A James Bond Flick Gone Bad….Israel Feels the Heat
Last week, I wrote a little post about the mysterious assassination of Mahmoud al-Mabhouh, the man responsible for smuggling Iranian-made weapons into the Gaza Strip. In case you missed it (which you probably haven’t), the killing occurred in a Dubai hotel room on January 19, presumably by a group of 11 Europeans. Minus the electrocution and suffocation of the victim, the operation was caught by Dubai security cameras from all sides, adding a quality reminiscent of an action flick to the entire thing (by the way, if you want to look at the video, just do a quick Google search).
Well that was then. A couple of things have happened over the past few days which are of dramatic importance in this case. First off, more suspects have been named in the operation. UAE authorities have released the names of another 15 people involved in the assassination. Eight more people turned up in Israel on Thursday, claiming that their identities were stolen and used to travel to the United Arab Emirates. And if the claims are indeed confirmed, this brings the total to an astounding 34 people, with the vast majority of them using passports of Israeli origin.
International uproar is at its highest point in the entire affair. Great Britain, France, and Ireland are extremely upset that Israel may have used European passports in the hit without permission, so much so that the British Government summoned the Israeli Ambassador to the U.K. for a brief sit-down. And of course, this does not even mention Arab attitudes about the assassination, which typically hasn’t been all that positive in the first place.
Israel hasn’t officially commented to the media, and is not expected to; the Jewish state is known to keep quite on national-security matters, neither confirming nor denying an operation took place. But others are keenly waiting, and some are starting to ask whether Israel’s spy service (the Mossad) is actually keeping Israel safer. The Economist devotes an entire article to this question, and people from all over the political spectrum are chiming into the debate.
Naturally, I couldn’t sit on the sidelines without spewing my own assessment of the situation.
While it’s hard to pinpoint with complete accuracy, there is evidence confirming that Mossad has kept Israel relatively safe from potential attacks. The agency is small, yet highly effective in what they do. Intelligence agencies and clandestine network throughout the world view the Israeli spy service as the most proficient in sophisticated operations. The fact that Mossad officials have infiltrated hostile territory with ease in the past demonstrates how meticulous the organization is. Hezbollah and Hamas- the Islamic militants responsible for most of Israel’s troubles over the past few years- know this full well. In fact, the assassination of a top Hamas commander in Dubai only verifies this belief in their minds.

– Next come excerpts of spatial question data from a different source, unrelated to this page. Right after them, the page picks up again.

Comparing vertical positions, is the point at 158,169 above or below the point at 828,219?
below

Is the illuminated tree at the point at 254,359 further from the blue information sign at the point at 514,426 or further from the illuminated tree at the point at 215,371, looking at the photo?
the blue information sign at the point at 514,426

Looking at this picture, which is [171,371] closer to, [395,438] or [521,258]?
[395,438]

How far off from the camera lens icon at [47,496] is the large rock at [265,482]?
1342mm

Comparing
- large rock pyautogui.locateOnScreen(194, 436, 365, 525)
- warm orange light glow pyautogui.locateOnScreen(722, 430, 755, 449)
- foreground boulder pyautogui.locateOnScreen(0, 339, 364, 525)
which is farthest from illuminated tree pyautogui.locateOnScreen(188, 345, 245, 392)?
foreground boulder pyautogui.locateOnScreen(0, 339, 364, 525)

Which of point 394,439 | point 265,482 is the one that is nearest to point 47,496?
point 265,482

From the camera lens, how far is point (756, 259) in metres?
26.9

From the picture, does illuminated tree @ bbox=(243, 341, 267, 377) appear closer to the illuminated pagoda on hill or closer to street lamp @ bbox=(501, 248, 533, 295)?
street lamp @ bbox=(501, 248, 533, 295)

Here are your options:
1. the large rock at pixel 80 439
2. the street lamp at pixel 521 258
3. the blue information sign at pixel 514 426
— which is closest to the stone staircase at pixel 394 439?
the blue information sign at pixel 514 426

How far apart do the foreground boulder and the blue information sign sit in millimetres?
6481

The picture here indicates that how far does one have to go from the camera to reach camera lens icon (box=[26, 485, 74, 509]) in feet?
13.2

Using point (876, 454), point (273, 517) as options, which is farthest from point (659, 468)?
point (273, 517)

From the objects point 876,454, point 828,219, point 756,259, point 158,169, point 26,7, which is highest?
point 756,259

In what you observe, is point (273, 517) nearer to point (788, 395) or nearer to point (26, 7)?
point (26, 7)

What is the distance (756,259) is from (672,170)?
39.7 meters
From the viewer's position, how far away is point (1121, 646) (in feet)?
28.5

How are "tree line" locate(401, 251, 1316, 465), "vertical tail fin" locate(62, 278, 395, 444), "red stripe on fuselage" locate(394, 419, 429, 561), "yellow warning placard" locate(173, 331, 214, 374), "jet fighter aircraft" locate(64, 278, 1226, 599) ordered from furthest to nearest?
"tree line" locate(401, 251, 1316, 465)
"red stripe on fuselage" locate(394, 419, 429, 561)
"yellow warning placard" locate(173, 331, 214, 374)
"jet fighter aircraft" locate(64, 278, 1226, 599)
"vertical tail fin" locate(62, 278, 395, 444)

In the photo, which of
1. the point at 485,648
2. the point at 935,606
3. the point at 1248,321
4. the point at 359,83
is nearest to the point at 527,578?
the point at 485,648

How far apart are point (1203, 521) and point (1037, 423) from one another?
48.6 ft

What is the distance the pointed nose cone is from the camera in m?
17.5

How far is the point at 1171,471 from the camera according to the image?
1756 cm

Yet while Mossad may be a highly successful organization when it comes to counterterrorism, you have to wonder why they picked the United Arab Emirates as the location for the killing. Did they assume that Dubai authorities would give Israel a pass in the name of national-security? If so, it would appear that the Israelis forgot that there is a little thing called state sovereignty.
Questions about the assassination continue to circulate, there is still tons of speculation out there, and I suspect we will probably hear more news from Dubai authorities in the coming weeks. But what is clear is that Mossad made a tactical error; they embarrassed a moderate Arab country in front of the entire international community. Israel needs all the help it can get in terms of aid and recognition. Enemies of Israel are prevalent throughout the Middle East, and even traditional allies are becoming less sympathetic to Israel’s aims. Yet despite these circumstances, they chose to alienate an Arab state that is both pro-western and ideologically moderate.
It’s too early to tell, but this incident could severely degrade relations between Israel and the UAE. The last thing the Israeli Government wants is another angry Muslim country, especially when that country is labeled as pragmatic and somewhat tolerant.